5. Now squeeze a little bit of the water onto the slide
6. Take the cover-slip and carefully put it on top, make sure your not touching anything but the sides
7. Now look at the pond water without the microscope and make observations
8. Turn on the microscope by just plugging it in
9. There will be a black plate like thing called a stage and two clips (stage clips), put the wet mount slide in between
10. Use the fine and coarse adjustment knobs on the side to get the pond particles into view
11. Make observations and draw pictures of what you see and any other notes or things you found interesting
12. Research your findings and make any conclusions you have
Observations:
This is green algae. It is one of the most commonly found particles in freshwater ponds. It is so common, it's harmless. This is so because we have ingested so much of it over the course of life, we have grown immune to it. On the slide we found so much algae, it was mostly all that was seen. I never thought this was causing the illness because it is used in foods like sushi (the green stuff wrapping around it is seaweed, a kind of algae). It is also used as fish food.
This is a flatworm. The only harmful kind of flatworms are the kind that don't live in freshwater. Most of the 20,000 species are harmless and only cause problems like having your insides be eaten out or a rash. There are no kind of flatworms that stay on the outside of your body so the kids had to swallow a great amount of water to have a flatworm be ingested. At first we though this was causing the sickness because it included symptoms like fever and diarrhea, but the picture didn't match. A flatworm is also commonly mistaken as a water-bear, but has less severe outcomes.

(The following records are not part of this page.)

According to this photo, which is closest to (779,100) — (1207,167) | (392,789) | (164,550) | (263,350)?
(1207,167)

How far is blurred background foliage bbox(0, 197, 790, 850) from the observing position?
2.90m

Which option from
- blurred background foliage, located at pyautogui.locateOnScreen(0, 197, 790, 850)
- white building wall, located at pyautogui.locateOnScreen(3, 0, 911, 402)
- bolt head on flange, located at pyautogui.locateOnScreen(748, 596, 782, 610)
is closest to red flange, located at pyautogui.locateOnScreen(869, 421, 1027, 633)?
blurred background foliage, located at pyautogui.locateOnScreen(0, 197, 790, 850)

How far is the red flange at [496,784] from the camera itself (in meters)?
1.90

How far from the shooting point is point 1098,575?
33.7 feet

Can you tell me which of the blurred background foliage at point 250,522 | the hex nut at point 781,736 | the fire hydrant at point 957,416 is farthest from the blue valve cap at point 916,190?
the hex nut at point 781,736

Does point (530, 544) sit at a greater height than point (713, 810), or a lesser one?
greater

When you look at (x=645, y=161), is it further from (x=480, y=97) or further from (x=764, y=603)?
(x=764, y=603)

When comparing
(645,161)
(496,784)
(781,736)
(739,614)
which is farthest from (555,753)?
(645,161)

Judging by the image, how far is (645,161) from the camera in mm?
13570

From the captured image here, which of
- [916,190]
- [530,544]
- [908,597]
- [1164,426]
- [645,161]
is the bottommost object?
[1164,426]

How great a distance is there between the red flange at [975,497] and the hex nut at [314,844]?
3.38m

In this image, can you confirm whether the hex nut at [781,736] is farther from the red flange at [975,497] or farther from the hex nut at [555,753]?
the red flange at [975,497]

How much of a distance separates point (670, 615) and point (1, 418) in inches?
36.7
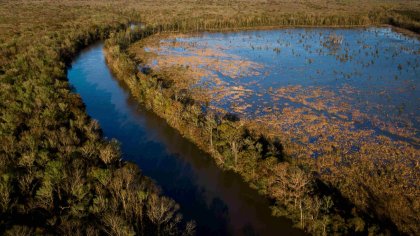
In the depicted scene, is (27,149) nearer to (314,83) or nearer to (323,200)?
(323,200)

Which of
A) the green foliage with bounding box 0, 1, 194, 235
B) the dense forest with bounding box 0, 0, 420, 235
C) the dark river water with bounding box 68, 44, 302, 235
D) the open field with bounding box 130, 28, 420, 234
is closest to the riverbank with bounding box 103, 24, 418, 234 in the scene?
the dense forest with bounding box 0, 0, 420, 235

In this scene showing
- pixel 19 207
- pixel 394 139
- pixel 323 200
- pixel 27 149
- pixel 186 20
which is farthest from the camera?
pixel 186 20

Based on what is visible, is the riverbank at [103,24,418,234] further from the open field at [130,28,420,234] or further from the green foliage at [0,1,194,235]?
the green foliage at [0,1,194,235]

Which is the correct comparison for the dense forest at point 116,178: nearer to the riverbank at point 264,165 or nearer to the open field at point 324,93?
the riverbank at point 264,165

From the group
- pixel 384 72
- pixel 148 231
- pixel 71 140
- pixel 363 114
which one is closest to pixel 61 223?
pixel 148 231

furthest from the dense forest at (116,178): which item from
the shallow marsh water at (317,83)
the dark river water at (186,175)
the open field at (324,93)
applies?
the shallow marsh water at (317,83)

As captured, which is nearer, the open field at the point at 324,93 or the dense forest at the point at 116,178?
the dense forest at the point at 116,178

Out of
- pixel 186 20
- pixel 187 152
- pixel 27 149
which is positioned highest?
pixel 186 20

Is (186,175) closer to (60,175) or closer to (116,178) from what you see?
(116,178)
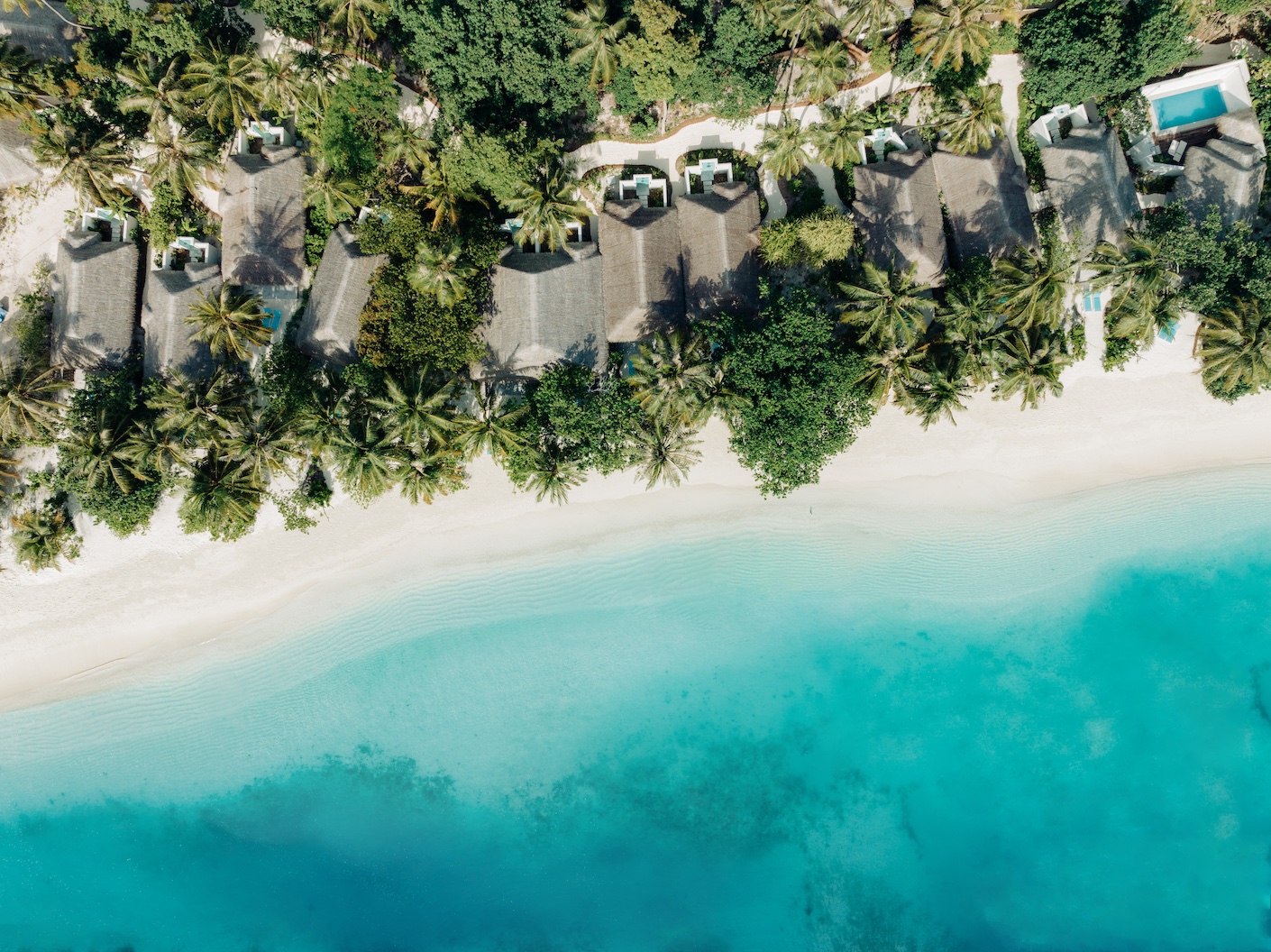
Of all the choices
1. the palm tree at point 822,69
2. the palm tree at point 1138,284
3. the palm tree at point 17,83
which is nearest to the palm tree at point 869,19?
the palm tree at point 822,69

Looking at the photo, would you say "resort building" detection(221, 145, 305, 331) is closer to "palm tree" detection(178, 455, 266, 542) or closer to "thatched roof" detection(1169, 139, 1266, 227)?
"palm tree" detection(178, 455, 266, 542)

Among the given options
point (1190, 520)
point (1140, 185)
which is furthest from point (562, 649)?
point (1140, 185)

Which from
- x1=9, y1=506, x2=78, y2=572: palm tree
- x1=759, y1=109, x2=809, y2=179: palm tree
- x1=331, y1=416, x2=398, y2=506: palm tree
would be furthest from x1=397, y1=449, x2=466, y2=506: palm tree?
x1=759, y1=109, x2=809, y2=179: palm tree

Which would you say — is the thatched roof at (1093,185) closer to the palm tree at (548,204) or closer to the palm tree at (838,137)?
the palm tree at (838,137)

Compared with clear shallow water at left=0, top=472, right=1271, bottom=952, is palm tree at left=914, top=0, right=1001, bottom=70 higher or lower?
higher

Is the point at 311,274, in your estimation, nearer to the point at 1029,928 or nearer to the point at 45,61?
the point at 45,61

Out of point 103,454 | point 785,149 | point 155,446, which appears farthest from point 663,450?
point 103,454

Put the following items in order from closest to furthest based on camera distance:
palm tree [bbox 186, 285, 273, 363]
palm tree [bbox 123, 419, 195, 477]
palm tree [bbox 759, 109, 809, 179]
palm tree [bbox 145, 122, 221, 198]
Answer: palm tree [bbox 123, 419, 195, 477] < palm tree [bbox 186, 285, 273, 363] < palm tree [bbox 759, 109, 809, 179] < palm tree [bbox 145, 122, 221, 198]
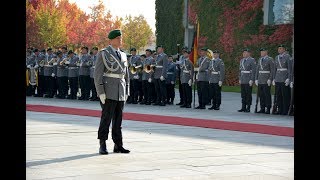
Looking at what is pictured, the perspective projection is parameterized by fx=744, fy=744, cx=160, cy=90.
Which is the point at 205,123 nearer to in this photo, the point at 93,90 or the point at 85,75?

The microscope really helped me do an assessment of the pond water. You found out that not only did the bacteria not affect the kids but is also safe to continue to swim in. There were surprisingly not that many different types of microscopic bacteria seen. It was relatively a lot of bacteria ,and dirt, but the same kind.

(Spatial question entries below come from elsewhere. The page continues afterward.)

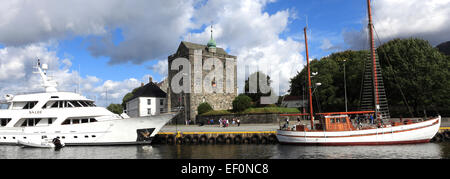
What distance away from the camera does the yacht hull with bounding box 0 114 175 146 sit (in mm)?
28359

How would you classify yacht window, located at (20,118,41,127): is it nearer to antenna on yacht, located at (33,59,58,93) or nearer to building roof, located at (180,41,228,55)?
antenna on yacht, located at (33,59,58,93)

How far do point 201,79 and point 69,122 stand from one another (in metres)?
35.9

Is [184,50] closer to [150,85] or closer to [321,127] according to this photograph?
[150,85]

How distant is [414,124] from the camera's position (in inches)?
934

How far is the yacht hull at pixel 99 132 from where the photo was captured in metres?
28.4

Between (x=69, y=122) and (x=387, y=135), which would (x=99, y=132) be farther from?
(x=387, y=135)

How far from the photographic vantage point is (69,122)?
29.7 metres

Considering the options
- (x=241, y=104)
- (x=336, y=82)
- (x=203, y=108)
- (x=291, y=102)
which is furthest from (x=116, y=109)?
(x=336, y=82)

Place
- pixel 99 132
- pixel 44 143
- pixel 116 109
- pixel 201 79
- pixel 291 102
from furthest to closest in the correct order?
pixel 116 109 < pixel 291 102 < pixel 201 79 < pixel 99 132 < pixel 44 143

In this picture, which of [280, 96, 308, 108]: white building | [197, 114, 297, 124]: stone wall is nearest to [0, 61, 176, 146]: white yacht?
[197, 114, 297, 124]: stone wall

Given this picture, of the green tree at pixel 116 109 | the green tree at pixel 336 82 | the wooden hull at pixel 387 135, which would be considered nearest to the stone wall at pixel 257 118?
the green tree at pixel 336 82
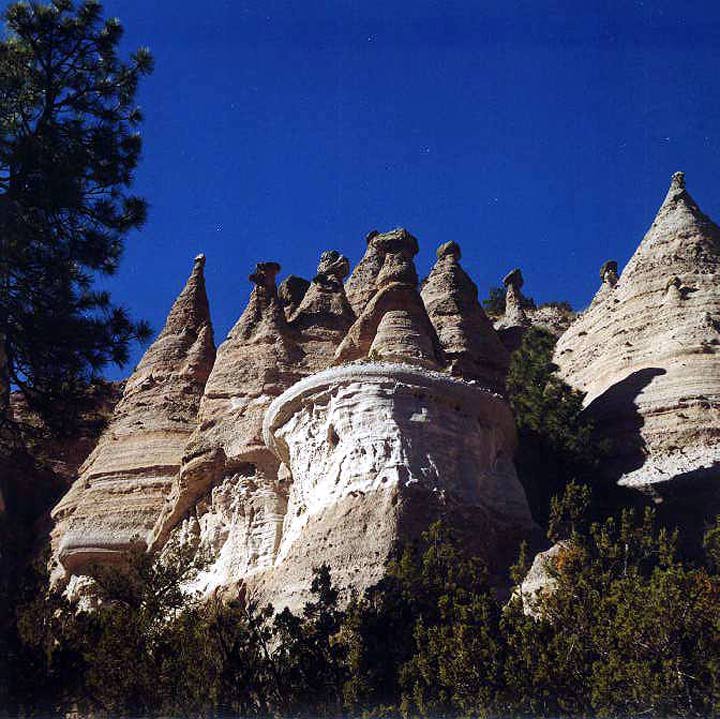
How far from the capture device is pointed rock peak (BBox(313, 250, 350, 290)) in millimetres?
33469

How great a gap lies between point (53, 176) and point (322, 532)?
743 cm

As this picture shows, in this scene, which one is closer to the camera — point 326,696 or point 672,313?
point 326,696

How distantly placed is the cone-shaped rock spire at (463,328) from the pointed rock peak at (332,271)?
2951 mm

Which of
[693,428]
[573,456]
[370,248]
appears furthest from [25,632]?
[370,248]

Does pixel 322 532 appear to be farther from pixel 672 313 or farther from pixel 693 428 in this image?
pixel 672 313

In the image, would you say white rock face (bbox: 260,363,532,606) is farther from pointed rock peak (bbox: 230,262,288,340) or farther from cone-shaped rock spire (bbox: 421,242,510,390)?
pointed rock peak (bbox: 230,262,288,340)

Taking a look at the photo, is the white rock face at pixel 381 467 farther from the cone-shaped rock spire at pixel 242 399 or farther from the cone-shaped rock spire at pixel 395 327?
the cone-shaped rock spire at pixel 395 327

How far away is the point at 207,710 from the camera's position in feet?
41.5

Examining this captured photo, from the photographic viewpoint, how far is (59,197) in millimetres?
15742

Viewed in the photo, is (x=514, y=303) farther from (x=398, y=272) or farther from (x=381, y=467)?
(x=381, y=467)

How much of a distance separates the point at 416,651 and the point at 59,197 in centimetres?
844

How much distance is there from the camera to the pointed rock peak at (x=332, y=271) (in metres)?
33.5

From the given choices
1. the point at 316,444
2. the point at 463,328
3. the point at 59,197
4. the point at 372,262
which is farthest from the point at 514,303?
the point at 59,197

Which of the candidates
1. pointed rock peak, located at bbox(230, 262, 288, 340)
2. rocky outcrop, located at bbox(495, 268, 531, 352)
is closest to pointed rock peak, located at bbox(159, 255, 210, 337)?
pointed rock peak, located at bbox(230, 262, 288, 340)
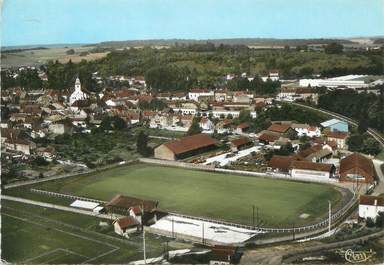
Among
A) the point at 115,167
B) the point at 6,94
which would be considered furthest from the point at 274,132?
the point at 6,94

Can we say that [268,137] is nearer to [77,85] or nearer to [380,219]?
[380,219]

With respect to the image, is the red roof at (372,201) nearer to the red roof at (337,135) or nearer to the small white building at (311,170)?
the small white building at (311,170)

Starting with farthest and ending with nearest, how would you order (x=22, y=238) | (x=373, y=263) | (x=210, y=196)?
(x=210, y=196)
(x=22, y=238)
(x=373, y=263)

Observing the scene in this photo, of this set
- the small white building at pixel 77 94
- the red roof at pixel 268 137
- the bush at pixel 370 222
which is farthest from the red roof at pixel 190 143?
the small white building at pixel 77 94

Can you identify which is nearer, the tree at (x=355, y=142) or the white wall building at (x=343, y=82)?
the tree at (x=355, y=142)

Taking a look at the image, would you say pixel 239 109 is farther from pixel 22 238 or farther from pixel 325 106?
pixel 22 238

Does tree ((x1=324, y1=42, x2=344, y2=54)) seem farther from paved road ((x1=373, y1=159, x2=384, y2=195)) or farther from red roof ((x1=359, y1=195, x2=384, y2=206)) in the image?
red roof ((x1=359, y1=195, x2=384, y2=206))
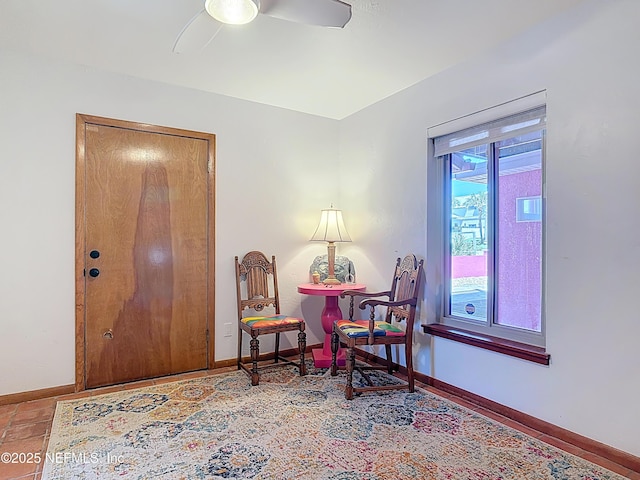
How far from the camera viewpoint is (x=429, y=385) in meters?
3.07

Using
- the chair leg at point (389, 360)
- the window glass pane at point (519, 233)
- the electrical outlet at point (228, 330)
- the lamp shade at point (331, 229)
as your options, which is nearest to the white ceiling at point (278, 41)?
the window glass pane at point (519, 233)

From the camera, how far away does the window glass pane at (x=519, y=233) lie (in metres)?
2.51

Conclusion: My conclusion is that the kids at Jackson and Truman Middle School got sick from salmonella in the chicken, not the pond water. I think this because the symptoms are the same as reported and the bacteria is the same. Although I didn't do a lab report on the chicken from Cheap Chicken Hut, my classmates told me about their results. They said that the sickness was temporary, the kids didn't feel bad enough to go to the doctor, and the food inspection at Cheap Chicken Hut wasn't very good. All these factors add up to salmonella. The bacteria in the pond water wasn't harmful either. It had some causes but none related to what the children reported. So after all this, my hypothesis was definitely correct. According to their schedules, they had a band meet (known before hand), went to Cheap Chicken Hut, and did get sick from the salmonella infested chicken. It was not the pond water that got the kids sick.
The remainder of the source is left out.